What, then, is the kind of "Formal Gardening" that is bad? It is the purely formal or stone garden made for its own sake, often without a shadow of excuse. The garden of the Crystal Palace in part; the stone garden at the head of the Serpentine; Versailles; the Grand Trianon; Caserta, Schönbrunn are among the public gardens of Europe where this kind of garden is seen. Great harm has come to many a fair English lawn through this system. Let us learn by one instance, easily seen, the harm done in formal gardening, even where the ground called for an amount of terracing not usual in the plains and mostly gentle lawns of England—I mean the flower-garden at Shrubland Park, laid out by Sir Charles Barry, of which I have recently altered the plan and which I planted with graceful life where I found bare walls.

# # # #

Set of tasks:
1/ In the passage on formal gardening, who laid out the flower-garden at Shrubland Park?
2/ Please continue the passage on formal gardening from its final sentence.

# # # #

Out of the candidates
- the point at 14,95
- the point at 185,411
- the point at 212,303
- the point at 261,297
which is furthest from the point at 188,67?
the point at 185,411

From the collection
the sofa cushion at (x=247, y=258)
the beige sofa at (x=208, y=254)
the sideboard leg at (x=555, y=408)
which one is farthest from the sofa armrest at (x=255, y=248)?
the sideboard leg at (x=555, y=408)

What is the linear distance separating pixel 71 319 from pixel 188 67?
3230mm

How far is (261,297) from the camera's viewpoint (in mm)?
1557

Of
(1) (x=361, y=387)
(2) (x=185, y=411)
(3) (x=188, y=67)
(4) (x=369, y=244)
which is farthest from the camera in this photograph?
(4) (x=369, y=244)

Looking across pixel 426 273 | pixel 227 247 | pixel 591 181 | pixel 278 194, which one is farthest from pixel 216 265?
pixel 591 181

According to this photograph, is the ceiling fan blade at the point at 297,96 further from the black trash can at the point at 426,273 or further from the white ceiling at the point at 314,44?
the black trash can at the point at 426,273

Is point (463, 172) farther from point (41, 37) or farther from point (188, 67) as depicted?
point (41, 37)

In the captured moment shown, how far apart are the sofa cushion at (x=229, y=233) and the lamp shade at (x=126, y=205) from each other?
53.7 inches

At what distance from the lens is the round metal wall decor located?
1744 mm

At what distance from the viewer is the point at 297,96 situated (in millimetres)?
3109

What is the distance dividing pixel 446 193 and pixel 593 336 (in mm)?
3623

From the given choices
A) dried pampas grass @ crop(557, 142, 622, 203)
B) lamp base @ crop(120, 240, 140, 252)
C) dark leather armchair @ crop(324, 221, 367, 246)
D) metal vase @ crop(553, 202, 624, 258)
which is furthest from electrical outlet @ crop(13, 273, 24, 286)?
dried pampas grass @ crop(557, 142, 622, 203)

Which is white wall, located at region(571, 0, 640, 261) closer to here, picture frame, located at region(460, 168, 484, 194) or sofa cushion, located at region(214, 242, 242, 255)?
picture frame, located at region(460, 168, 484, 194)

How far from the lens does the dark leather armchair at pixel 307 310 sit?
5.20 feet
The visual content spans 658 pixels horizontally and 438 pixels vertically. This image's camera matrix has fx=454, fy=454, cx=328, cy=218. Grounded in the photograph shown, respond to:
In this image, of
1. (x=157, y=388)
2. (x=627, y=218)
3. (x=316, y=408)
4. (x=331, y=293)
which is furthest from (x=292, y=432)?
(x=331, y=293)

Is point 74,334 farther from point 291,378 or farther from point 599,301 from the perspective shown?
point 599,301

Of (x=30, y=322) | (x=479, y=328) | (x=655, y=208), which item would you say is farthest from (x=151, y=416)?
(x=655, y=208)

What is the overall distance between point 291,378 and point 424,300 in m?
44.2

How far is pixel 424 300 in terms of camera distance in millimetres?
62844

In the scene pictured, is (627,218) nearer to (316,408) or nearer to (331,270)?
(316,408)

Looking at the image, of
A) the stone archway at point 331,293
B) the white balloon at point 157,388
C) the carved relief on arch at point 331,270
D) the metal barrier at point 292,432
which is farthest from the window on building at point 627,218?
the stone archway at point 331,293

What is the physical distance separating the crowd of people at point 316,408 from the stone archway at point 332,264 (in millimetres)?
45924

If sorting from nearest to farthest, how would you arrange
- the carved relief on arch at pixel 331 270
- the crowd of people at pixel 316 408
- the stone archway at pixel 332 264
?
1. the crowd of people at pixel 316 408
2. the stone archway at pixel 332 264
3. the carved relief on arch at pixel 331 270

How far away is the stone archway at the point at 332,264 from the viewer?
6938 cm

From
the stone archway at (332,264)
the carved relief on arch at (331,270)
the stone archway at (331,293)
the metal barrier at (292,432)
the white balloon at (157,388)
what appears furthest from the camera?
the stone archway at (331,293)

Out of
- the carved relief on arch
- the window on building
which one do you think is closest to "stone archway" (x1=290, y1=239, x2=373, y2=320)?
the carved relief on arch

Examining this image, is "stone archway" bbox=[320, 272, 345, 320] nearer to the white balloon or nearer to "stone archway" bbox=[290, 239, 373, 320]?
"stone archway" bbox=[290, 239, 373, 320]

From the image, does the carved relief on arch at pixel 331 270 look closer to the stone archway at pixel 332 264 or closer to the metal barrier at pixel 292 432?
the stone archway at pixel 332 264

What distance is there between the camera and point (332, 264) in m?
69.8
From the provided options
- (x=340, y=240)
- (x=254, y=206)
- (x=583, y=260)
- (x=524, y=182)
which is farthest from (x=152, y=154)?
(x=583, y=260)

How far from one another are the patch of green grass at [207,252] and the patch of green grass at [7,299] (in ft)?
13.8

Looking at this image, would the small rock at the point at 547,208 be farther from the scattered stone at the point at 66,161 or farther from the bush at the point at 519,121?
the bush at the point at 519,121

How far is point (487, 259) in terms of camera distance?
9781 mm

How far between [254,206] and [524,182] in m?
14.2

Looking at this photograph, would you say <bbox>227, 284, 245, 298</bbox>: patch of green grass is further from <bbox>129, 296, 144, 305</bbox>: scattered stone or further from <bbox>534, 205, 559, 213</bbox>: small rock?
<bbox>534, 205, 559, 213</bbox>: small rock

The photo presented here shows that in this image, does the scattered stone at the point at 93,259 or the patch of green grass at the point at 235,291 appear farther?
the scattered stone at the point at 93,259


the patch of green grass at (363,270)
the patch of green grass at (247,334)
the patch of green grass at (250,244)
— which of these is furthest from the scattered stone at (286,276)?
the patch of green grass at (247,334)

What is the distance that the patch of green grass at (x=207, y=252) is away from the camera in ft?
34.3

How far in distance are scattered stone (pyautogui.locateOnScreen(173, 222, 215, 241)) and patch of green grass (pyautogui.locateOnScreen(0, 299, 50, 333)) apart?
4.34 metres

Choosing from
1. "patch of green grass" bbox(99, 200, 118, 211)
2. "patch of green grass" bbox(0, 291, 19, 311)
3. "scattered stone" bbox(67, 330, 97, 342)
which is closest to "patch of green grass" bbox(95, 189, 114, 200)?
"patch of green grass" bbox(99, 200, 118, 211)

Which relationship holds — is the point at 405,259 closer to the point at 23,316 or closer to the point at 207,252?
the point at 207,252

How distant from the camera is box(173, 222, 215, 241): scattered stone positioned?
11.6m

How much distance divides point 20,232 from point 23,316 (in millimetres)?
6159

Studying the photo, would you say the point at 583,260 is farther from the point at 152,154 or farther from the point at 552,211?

# # # #

Solved tasks:
1/ Sir Charles Barry

2/
We will assume that the main terrace lines here are right, as the place stands on a bluff, and speak of a secondary evil of this formal gardening, which arose, I think, about the time Barry laid out Shrubland. That was that the walls of the house or garden were not to be graced by plants, and that to secure the keeping of the design, coloured gravels were to take the place of flowers. This rule, as is well known, has been carried out in many gardens—it was rigid here. I see it in some of the new gardens, and in asking at Worth Park why a long terra-cotta wall had not climbers on it, was told the designer would not allow it!
Yet Nature clothes the rock walls with beautiful life, even to the snow line, where the gems of the flower world stain the rocks with loveliest flowers. The crag walls of every alpine valley are her gardens; the Harebells toss their azure bells from the seams of the stones in the bridges across the mountain streams; the ruins of the temples of the great peoples of old, who really could build nobly, grow many a wild flower. Even when we take the stone and build with it, tender colours of lowly plants soon come and clothe the stone.
But the maker of these miserable garden walls, without use or need, says in effect, Here Nature shall not come to hide my cleverness. I have built walls, and bare they must be!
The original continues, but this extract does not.